4 lbs Makah Ozette, or fingerling potatoes, halved if large
12 oz red pearl onions
2 tbsp unsalted butter, melted
2 tbsp extra virgin olive oil
1 1/4 tbsp kosher salt, divided
1/2 tsp plus 1/8 tsp pepper, divided
1/4 cup each creme fraiche and heavy cream
1 bunch chives, chopped (1/4 cup)
4 oz bacon, cooked until crisp, then finely chopped

1. Preheat oven to 400 degrees. Put potatoes in a pot of salted water. Bring to a boil, then simmer until just tender, 10 to 15 minutes. Drain and put in a large bowl. Meanwhile, blanch onions in boiling water 2 minutes, rinse to cool, then peel.
2. Add onions, butter, oil, 1 tsp salt, and 1/2 tsp pepper to potatoes and stir. Divide between 2 rimmed baking sheets and bake, stirring occasionally, until potatoes are tender and golden brown with crisp edges, about 25 minutes. Transfer to a shallow serving dish.
3. Beat creme fraiche and heavy cream in a bowl with an electric mixer until stiff peaks for. Stir in chives, bacon, and remaining 1/4 tsp salt and 1/8 tsp pepper.
4. Top potatoes with bacon cream and gently stir to coat.

Monday, February 6, 2012

Golden-Crusted Brussels Sprouts

Last week for brussels sprouts here at the farm! Don't shy away from them because of a few less than perfect outer leaves, simply peel them away and continue to prepare as desired. They are really quite good this time of year, after the frosts.

Many people have grown up thinking they hated brussels sprouts, but brussels sprouts that have been previously frozen or that are simply boiled hardly highlight this brassica's potential. Check out the recipe below for a simple yet delicious way to change even the most convinced brussels sprouts loathing personality that they are worth another try.

24 small brussels sprouts
1 tablespoon extra-virgin olive oil, plus more for rubbing
fine-grain sea salt and freshly ground black pepper
1/4 cup grated cheese of your choice

Wash the brussels sprouts well. Trip the stem ends and remove any raggy outer leaves. Cut in half from stem to top and toss with olive oil. Heat 1 tablespoon of olive oil in your largest skillet over medium heat. Don't overheat the skillet, or the outsies of the brussels sprouts will cook too quickly. Place the brussels sprouts in the pan flat side down (single-layer), sprinkle with a couple pinches of salt, cover, and cook for roughly 5 minutes; the bottoms of the sprouts should only show a hint of browning.

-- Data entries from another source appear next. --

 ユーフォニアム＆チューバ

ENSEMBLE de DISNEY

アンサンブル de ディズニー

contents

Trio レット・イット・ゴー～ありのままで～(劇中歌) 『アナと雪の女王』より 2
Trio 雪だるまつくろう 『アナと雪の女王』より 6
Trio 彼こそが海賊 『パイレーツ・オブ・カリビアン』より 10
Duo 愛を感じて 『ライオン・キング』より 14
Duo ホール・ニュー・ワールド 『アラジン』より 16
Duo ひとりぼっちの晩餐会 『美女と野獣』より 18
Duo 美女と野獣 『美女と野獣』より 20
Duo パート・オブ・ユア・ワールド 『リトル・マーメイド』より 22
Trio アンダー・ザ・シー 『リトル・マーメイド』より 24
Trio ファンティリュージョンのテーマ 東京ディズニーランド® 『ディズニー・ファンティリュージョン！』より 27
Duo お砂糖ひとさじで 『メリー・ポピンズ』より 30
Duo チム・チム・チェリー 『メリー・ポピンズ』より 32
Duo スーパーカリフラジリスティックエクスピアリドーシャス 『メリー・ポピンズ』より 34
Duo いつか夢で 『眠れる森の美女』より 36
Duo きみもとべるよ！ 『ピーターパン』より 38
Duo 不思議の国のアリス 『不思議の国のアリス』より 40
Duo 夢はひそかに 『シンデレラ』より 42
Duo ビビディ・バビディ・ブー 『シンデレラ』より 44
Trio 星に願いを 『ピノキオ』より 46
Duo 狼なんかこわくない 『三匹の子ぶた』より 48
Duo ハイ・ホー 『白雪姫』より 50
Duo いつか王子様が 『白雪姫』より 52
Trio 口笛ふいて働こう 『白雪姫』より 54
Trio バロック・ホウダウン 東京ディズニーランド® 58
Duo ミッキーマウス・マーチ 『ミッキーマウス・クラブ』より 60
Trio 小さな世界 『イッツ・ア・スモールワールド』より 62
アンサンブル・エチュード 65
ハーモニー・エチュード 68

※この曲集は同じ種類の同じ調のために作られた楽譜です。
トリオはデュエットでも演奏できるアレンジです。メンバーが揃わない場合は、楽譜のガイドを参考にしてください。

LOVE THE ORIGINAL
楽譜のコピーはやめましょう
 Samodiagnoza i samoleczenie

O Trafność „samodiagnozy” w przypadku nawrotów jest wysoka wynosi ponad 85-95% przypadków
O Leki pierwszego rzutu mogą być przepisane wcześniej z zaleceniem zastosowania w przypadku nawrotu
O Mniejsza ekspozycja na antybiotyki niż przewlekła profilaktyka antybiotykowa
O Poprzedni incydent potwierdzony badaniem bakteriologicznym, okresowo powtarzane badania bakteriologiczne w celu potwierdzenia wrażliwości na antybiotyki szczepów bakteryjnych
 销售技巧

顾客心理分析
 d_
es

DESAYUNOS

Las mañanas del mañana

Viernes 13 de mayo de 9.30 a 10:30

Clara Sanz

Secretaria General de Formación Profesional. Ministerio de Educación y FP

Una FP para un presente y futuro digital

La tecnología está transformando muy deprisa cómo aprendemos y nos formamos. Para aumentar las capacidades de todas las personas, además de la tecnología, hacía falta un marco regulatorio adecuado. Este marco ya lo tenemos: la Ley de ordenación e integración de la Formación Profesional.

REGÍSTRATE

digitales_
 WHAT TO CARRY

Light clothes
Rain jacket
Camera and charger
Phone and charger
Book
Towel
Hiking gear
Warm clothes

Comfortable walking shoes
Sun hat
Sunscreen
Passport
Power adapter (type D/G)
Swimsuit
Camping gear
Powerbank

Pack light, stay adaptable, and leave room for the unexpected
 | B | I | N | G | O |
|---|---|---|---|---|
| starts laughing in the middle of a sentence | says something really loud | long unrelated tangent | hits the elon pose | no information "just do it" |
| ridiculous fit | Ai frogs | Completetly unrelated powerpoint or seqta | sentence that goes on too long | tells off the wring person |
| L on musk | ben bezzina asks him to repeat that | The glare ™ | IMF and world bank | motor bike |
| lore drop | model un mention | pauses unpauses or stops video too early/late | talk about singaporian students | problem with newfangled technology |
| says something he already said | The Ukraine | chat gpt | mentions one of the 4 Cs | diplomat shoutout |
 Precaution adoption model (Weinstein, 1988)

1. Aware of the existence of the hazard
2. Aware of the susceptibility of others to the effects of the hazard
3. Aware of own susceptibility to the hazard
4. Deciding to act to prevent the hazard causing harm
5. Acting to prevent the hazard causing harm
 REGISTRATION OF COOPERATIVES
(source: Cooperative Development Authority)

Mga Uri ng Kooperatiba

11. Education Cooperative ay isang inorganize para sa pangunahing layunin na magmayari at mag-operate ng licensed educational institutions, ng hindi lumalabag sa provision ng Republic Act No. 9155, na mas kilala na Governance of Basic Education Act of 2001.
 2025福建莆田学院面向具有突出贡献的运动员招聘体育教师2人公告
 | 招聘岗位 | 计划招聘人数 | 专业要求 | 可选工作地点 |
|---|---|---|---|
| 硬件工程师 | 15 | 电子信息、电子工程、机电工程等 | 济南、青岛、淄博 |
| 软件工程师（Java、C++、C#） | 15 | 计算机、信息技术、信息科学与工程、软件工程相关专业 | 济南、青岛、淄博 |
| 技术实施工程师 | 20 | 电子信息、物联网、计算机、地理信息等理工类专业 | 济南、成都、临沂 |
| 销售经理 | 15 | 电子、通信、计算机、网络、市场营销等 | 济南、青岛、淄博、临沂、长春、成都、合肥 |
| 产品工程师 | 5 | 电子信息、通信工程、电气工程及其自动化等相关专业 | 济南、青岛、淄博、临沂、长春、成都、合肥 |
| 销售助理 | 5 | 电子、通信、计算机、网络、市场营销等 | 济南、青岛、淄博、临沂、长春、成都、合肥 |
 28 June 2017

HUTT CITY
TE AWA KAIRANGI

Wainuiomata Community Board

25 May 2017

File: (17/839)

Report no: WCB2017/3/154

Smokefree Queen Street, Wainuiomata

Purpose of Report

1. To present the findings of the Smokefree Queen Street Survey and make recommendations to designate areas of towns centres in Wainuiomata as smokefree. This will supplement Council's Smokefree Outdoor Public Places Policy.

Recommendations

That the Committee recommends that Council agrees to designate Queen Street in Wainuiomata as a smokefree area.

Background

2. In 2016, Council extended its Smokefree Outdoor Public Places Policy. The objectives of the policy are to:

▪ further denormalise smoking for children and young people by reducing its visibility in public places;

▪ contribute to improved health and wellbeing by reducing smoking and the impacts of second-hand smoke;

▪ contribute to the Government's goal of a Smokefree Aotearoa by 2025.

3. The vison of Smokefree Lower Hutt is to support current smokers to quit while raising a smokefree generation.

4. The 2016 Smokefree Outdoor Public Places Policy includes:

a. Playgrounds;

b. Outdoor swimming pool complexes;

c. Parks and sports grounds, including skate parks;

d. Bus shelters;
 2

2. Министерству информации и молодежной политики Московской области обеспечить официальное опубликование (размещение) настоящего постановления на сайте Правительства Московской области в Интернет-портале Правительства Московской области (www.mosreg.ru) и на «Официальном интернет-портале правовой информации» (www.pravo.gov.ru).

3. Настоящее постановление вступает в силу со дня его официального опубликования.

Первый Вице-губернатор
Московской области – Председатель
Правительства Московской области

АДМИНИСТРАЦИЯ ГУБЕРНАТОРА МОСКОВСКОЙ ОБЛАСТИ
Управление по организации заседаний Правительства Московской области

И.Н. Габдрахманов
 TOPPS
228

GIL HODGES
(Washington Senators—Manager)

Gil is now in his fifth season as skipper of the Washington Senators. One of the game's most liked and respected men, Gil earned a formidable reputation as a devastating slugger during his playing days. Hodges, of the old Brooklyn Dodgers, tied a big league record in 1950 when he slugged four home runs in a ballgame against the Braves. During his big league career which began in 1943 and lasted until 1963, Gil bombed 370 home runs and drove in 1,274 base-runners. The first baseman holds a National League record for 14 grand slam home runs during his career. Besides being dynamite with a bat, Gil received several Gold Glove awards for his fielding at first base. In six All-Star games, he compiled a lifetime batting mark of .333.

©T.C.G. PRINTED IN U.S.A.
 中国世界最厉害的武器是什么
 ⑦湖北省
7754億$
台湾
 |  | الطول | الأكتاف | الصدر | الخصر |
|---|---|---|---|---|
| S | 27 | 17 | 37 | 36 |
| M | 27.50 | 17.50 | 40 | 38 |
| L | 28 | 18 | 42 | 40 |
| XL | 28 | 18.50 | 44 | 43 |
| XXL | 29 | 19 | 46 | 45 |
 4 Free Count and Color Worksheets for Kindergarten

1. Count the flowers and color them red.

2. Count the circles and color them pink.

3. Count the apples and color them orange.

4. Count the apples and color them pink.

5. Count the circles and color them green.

Cut into a brussel sprout to gauge whether they're tender throughout. If not, cover and cook for a few more minutes. Once tender, uncover, turn up the heat, and cook until the flat sides are deep brown and carmelized. Use a metal spatula to toss them once or twice to get some browning on the rounded side. Season wit more salt, a few grinds of pepper, and a dusting of grated cheese. Serve immediately.